[Records from a collection]
◆ ◆ ◆ ◆ ◆

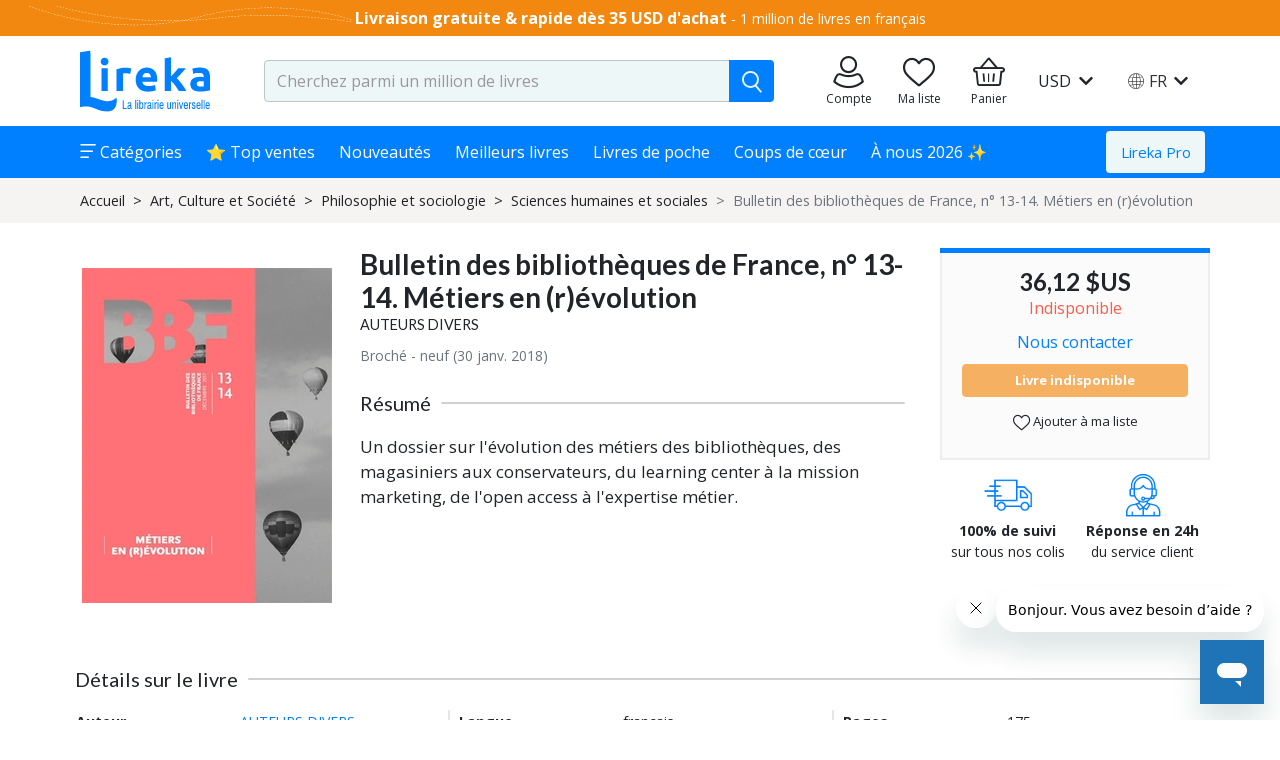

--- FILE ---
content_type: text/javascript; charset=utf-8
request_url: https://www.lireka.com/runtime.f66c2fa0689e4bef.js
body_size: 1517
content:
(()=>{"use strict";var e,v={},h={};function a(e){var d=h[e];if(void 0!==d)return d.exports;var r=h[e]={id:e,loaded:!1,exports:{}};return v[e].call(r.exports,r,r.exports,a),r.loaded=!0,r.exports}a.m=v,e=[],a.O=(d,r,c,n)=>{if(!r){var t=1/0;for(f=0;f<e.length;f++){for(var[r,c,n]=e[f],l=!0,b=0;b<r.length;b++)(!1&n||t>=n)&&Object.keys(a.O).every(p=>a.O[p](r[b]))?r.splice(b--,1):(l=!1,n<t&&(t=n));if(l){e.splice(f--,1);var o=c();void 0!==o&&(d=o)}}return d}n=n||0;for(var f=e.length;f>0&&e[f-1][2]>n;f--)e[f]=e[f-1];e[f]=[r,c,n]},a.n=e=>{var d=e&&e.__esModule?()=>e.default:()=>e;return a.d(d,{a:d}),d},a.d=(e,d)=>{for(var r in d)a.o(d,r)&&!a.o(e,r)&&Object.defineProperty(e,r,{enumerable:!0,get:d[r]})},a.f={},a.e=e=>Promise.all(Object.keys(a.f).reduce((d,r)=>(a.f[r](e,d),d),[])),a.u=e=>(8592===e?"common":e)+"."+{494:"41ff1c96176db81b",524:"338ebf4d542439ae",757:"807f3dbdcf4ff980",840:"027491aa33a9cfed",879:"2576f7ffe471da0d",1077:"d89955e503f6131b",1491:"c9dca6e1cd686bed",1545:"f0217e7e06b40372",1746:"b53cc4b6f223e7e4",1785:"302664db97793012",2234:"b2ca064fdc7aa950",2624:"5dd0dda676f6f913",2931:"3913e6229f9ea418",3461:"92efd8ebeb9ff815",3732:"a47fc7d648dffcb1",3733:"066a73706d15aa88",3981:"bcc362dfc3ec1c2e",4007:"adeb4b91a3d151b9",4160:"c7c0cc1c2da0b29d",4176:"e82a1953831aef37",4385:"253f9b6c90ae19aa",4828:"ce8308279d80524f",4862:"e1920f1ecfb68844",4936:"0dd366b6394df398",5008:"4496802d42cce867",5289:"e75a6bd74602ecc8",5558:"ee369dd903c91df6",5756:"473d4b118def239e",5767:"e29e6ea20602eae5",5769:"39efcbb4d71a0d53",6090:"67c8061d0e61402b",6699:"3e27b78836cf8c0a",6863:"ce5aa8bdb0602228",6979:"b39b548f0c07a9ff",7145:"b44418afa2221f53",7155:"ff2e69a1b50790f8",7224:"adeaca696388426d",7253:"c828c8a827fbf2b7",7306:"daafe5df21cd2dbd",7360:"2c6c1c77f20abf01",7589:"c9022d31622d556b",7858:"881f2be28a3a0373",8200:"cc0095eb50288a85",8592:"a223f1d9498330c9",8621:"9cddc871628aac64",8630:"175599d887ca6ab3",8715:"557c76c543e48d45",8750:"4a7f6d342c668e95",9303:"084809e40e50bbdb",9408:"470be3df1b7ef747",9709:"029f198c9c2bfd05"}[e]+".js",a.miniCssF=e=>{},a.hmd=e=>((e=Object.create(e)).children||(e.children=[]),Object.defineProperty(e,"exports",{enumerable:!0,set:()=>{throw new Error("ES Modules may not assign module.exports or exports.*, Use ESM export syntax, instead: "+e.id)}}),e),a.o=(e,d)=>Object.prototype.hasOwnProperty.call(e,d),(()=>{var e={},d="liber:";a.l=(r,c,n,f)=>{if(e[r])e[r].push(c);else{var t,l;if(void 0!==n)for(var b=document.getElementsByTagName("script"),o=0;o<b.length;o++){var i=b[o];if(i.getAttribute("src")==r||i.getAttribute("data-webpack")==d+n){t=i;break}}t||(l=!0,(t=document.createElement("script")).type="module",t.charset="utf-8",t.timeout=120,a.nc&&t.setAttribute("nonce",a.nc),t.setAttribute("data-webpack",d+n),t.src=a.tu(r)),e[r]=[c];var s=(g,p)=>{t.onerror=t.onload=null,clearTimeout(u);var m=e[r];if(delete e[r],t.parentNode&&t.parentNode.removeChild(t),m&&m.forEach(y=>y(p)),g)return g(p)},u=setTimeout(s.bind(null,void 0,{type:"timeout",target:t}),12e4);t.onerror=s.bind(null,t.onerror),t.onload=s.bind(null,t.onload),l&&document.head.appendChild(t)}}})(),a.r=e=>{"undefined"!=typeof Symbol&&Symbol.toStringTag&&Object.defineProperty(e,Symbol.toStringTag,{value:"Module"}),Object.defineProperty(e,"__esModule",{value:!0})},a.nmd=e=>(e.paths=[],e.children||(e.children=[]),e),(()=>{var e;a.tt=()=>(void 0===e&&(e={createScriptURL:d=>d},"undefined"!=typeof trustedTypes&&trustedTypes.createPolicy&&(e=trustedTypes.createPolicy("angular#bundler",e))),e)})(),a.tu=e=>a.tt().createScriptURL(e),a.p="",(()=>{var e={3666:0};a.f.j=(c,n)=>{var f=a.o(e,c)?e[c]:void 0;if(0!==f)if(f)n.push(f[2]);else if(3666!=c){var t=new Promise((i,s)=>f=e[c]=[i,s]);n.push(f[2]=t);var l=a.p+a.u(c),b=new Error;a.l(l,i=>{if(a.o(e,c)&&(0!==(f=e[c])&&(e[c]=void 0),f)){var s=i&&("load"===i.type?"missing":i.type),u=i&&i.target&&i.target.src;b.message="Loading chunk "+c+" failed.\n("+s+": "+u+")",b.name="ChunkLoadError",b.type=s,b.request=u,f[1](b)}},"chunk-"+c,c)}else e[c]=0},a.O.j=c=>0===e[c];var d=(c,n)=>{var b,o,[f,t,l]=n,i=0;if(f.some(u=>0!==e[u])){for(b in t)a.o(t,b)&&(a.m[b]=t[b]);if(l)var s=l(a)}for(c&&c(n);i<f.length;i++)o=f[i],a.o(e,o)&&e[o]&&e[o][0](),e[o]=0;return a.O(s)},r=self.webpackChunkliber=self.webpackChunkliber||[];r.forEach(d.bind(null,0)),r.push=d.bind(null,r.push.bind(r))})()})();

◆ ◆ ◆ ◆ ◆

**WORK ITEM**
Could the entries above be written out word for word, with no pictures?

**RESPONSE AREA**
--- FILE ---
content_type: text/javascript; charset=utf-8
request_url: https://www.lireka.com/runtime.f66c2fa0689e4bef.js
body_size: 1517
content:
(()=>{"use strict";var e,v={},h={};function a(e){var d=h[e];if(void 0!==d)return d.exports;var r=h[e]={id:e,loaded:!1,exports:{}};return v[e].call(r.exports,r,r.exports,a),r.loaded=!0,r.exports}a.m=v,e=[],a.O=(d,r,c,n)=>{if(!r){var t=1/0;for(f=0;f<e.length;f++){for(var[r,c,n]=e[f],l=!0,b=0;b<r.length;b++)(!1&n||t>=n)&&Object.keys(a.O).every(p=>a.O[p](r[b]))?r.splice(b--,1):(l=!1,n<t&&(t=n));if(l){e.splice(f--,1);var o=c();void 0!==o&&(d=o)}}return d}n=n||0;for(var f=e.length;f>0&&e[f-1][2]>n;f--)e[f]=e[f-1];e[f]=[r,c,n]},a.n=e=>{var d=e&&e.__esModule?()=>e.default:()=>e;return a.d(d,{a:d}),d},a.d=(e,d)=>{for(var r in d)a.o(d,r)&&!a.o(e,r)&&Object.defineProperty(e,r,{enumerable:!0,get:d[r]})},a.f={},a.e=e=>Promise.all(Object.keys(a.f).reduce((d,r)=>(a.f[r](e,d),d),[])),a.u=e=>(8592===e?"common":e)+"."+{494:"41ff1c96176db81b",524:"338ebf4d542439ae",757:"807f3dbdcf4ff980",840:"027491aa33a9cfed",879:"2576f7ffe471da0d",1077:"d89955e503f6131b",1491:"c9dca6e1cd686bed",1545:"f0217e7e06b40372",1746:"b53cc4b6f223e7e4",1785:"302664db97793012",2234:"b2ca064fdc7aa950",2624:"5dd0dda676f6f913",2931:"3913e6229f9ea418",3461:"92efd8ebeb9ff815",3732:"a47fc7d648dffcb1",3733:"066a73706d15aa88",3981:"bcc362dfc3ec1c2e",4007:"adeb4b91a3d151b9",4160:"c7c0cc1c2da0b29d",4176:"e82a1953831aef37",4385:"253f9b6c90ae19aa",4828:"ce8308279d80524f",4862:"e1920f1ecfb68844",4936:"0dd366b6394df398",5008:"4496802d42cce867",5289:"e75a6bd74602ecc8",5558:"ee369dd903c91df6",5756:"473d4b118def239e",5767:"e29e6ea20602eae5",5769:"39efcbb4d71a0d53",6090:"67c8061d0e61402b",6699:"3e27b78836cf8c0a",6863:"ce5aa8bdb0602228",6979:"b39b548f0c07a9ff",7145:"b44418afa2221f53",7155:"ff2e69a1b50790f8",7224:"adeaca696388426d",7253:"c828c8a827fbf2b7",7306:"daafe5df21cd2dbd",7360:"2c6c1c77f20abf01",7589:"c9022d31622d556b",7858:"881f2be28a3a0373",8200:"cc0095eb50288a85",8592:"a223f1d9498330c9",8621:"9cddc871628aac64",8630:"175599d887ca6ab3",8715:"557c76c543e48d45",8750:"4a7f6d342c668e95",9303:"084809e40e50bbdb",9408:"470be3df1b7ef747",9709:"029f198c9c2bfd05"}[e]+".js",a.miniCssF=e=>{},a.hmd=e=>((e=Object.create(e)).children||(e.children=[]),Object.defineProperty(e,"exports",{enumerable:!0,set:()=>{throw new Error("ES Modules may not assign module.exports or exports.*, Use ESM export syntax, instead: "+e.id)}}),e),a.o=(e,d)=>Object.prototype.hasOwnProperty.call(e,d),(()=>{var e={},d="liber:";a.l=(r,c,n,f)=>{if(e[r])e[r].push(c);else{var t,l;if(void 0!==n)for(var b=document.getElementsByTagName("script"),o=0;o<b.length;o++){var i=b[o];if(i.getAttribute("src")==r||i.getAttribute("data-webpack")==d+n){t=i;break}}t||(l=!0,(t=document.createElement("script")).type="module",t.charset="utf-8",t.timeout=120,a.nc&&t.setAttribute("nonce",a.nc),t.setAttribute("data-webpack",d+n),t.src=a.tu(r)),e[r]=[c];var s=(g,p)=>{t.onerror=t.onload=null,clearTimeout(u);var m=e[r];if(delete e[r],t.parentNode&&t.parentNode.removeChild(t),m&&m.forEach(y=>y(p)),g)return g(p)},u=setTimeout(s.bind(null,void 0,{type:"timeout",target:t}),12e4);t.onerror=s.bind(null,t.onerror),t.onload=s.bind(null,t.onload),l&&document.head.appendChild(t)}}})(),a.r=e=>{"undefined"!=typeof Symbol&&Symbol.toStringTag&&Object.defineProperty(e,Symbol.toStringTag,{value:"Module"}),Object.defineProperty(e,"__esModule",{value:!0})},a.nmd=e=>(e.paths=[],e.children||(e.children=[]),e),(()=>{var e;a.tt=()=>(void 0===e&&(e={createScriptURL:d=>d},"undefined"!=typeof trustedTypes&&trustedTypes.createPolicy&&(e=trustedTypes.createPolicy("angular#bundler",e))),e)})(),a.tu=e=>a.tt().createScriptURL(e),a.p="",(()=>{var e={3666:0};a.f.j=(c,n)=>{var f=a.o(e,c)?e[c]:void 0;if(0!==f)if(f)n.push(f[2]);else if(3666!=c){var t=new Promise((i,s)=>f=e[c]=[i,s]);n.push(f[2]=t);var l=a.p+a.u(c),b=new Error;a.l(l,i=>{if(a.o(e,c)&&(0!==(f=e[c])&&(e[c]=void 0),f)){var s=i&&("load"===i.type?"missing":i.type),u=i&&i.target&&i.target.src;b.message="Loading chunk "+c+" failed.\n("+s+": "+u+")",b.name="ChunkLoadError",b.type=s,b.request=u,f[1](b)}},"chunk-"+c,c)}else e[c]=0},a.O.j=c=>0===e[c];var d=(c,n)=>{var b,o,[f,t,l]=n,i=0;if(f.some(u=>0!==e[u])){for(b in t)a.o(t,b)&&(a.m[b]=t[b]);if(l)var s=l(a)}for(c&&c(n);i<f.length;i++)o=f[i],a.o(e,o)&&e[o]&&e[o][0](),e[o]=0;return a.O(s)},r=self.webpackChunkliber=self.webpackChunkliber||[];r.forEach(d.bind(null,0)),r.push=d.bind(null,r.push.bind(r))})()})();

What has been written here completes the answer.